Belfast comes up with a run in the fourth, briefly making a game of it, but then Lewiston puts them, and Stanley Sturgis, away for good, scoring two in the fifth and four more in the sixth. The final tally is 9-1. Sturgis strikes out eleven, but he also gives up seven hits, while Carlton Gagnon, Lewiston’s pitcher, strikes out eight and allows only three hits. When Sturgis leaves the field at the end of the game, he looks both depressed and relieved. For him the hype and hoopla are over. He can quit being a newspaper sidebar and go back to being a kid again. His face suggests that he sees certain advantages in that.
Later, in a battle of the giants, tourney favorite York knocks off Yarmouth.
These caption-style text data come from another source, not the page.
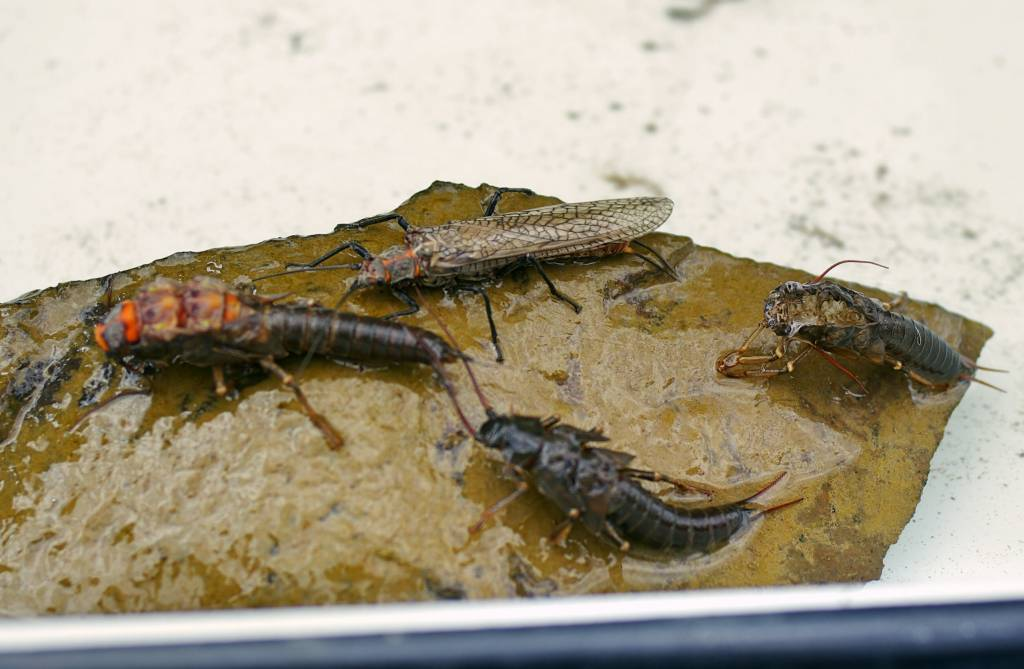 Stonefly Time for Montana Fly Fishing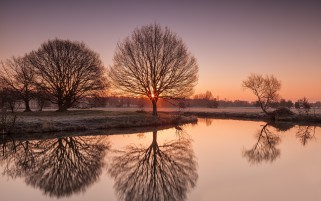 Bare Trees Lake Frosty Field wallpapers and stock photos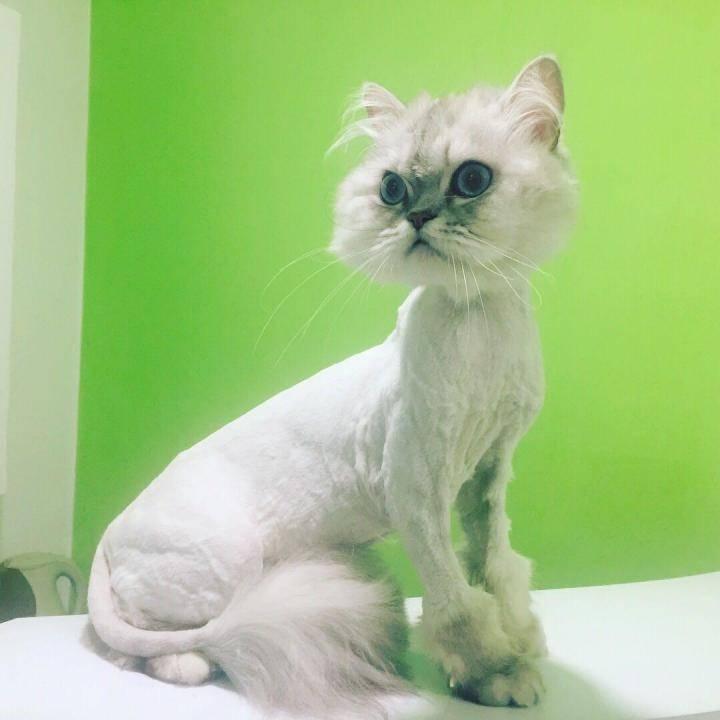Как подстричь кошку и кота в домашних условиях
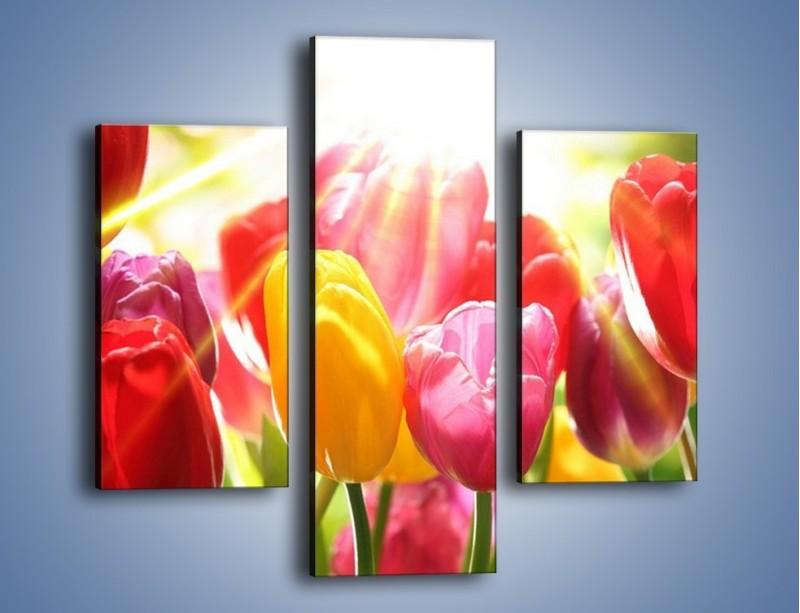 Obraz na płótnie – Bajecznie słoneczne tulipany – trzyczęściowy K428W3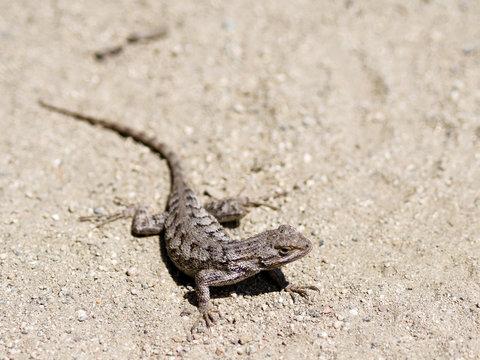 Lizard posing for a photo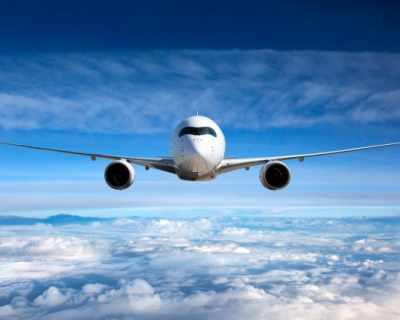 Птица пътува гратис в самолет до Лондон
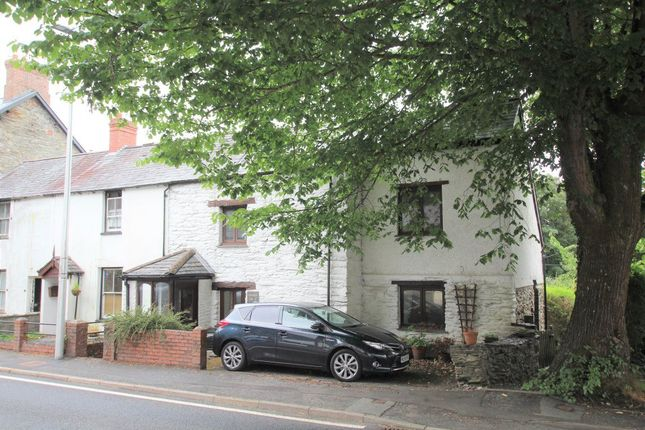 Thumbnail Property to rent in Eglwys Fach, Machynlleth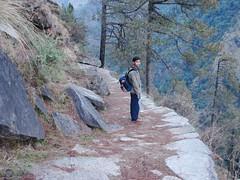The path to heaven 3 (asis k. chatt) Tags: india nature path naturephotography naturescene himalayantrek naturalharmony garwalhimalayas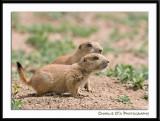 Little baby Prairie Dog's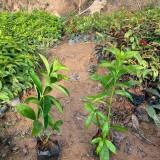 软枝黄蝉价格多少钱一棵 漳州软枝黄蝉袋苗基地出售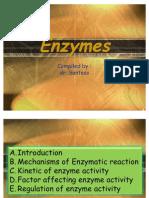 55064771-biokim-enzim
Then everybody goes home (or, in the case of the visiting players, back to their motels or to the homes of their host families). Tomorrow, Friday, it will be Bangor West’s turn to play while York waits to meet the winner in the closer.
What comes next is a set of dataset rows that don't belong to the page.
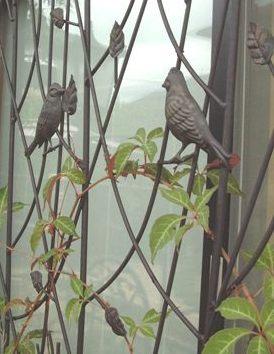 小鳥のアイアントレリスご紹介!_f0029571_12544485.jpg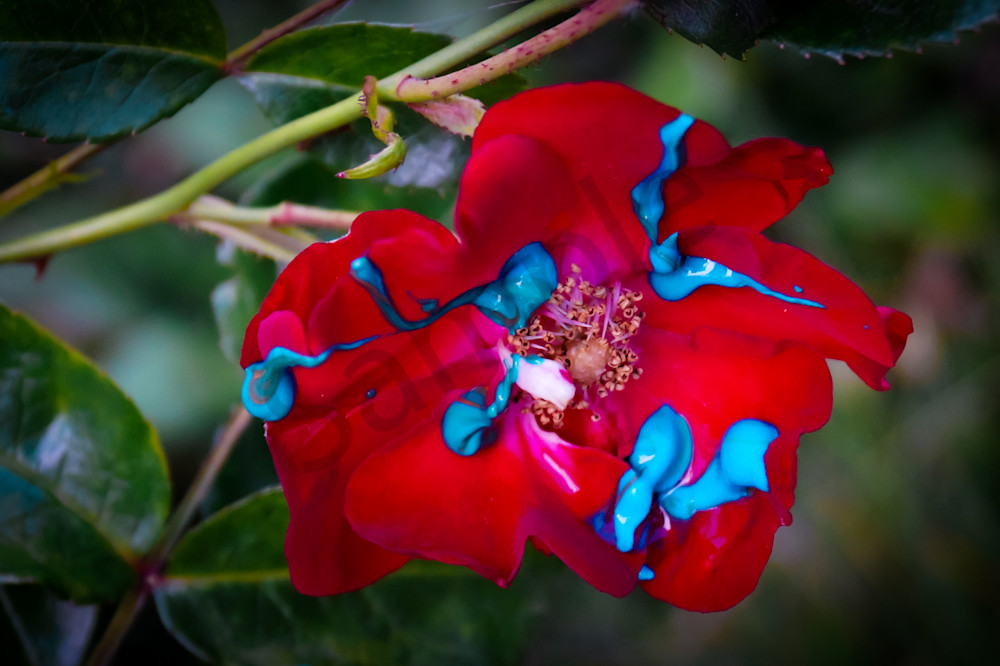 Blue Paint Red Rose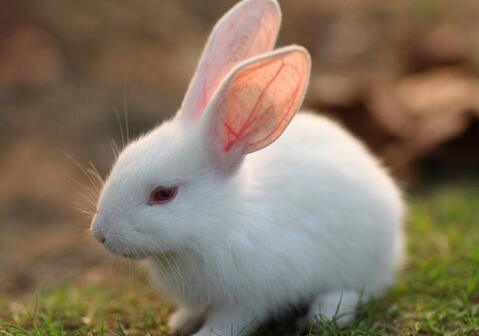海棠兔怎么养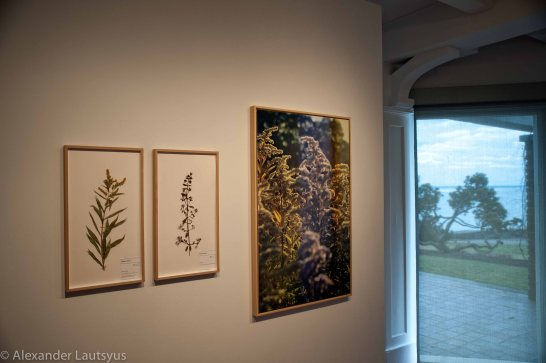 Gallery Park-7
Friday comes in hot, foggy, and cloudy. Rain threatens from first light, and an hour or so before Bangor West and Lewiston are scheduled to square off the rain comes – a deluge of rain. When this sort of weather struck in Machias, the game was quickly cancelled. Not here. This is a different field – one with a grass infield instead of dirt – but that isn’t the only factor. The major one is TV. This year, for the first time, two stations have pooled their resources and will telecast the tournament final statewide on Saturday afternoon. If the semifinal between Bangor and Lewiston is postponed, it means trouble with the schedule, and even in Maine, even in this most amateur of amateur sports, the one thing you don’t jiggle is the media’s schedule. So the Bangor West and Lewiston teams are not dismissed when they come to the field. Instead, they sit in cars or cluster in little groups beneath the candy-striped canvas of the central concession booth. Then they wait for a break in the weather. And wait. And wait. Restlessness sets in, of course. Many of these kids will play in bigger games before their athletic careers end, but this is the biggest to date for all of them; they are pumped to the max. Someone eventually has a brainstorm. After a few quick phone calls, two Old Town school buses, gleaming bright yellow in the drenching rain, pull up to the nearby Elks Club, and the players are whisked off on a tour of the Old Town Canoe Company factory and the local James River paper mill. (The James River Corporation is the prime buyer of ad time on the upcoming championship telecast.) None of the players look particularly happy as they climb aboard the buses; they don’t look much happier when they arrive back. Each player is carrying a small canoe paddle, about the right size for a well-built elf. Freebies from the canoe factory. None of the boys seem to know just what they should do with the paddles, but when I check later they’re all gone, just like the Bangor pennants after that first game against Millinocket. Free souvenirs – good deal.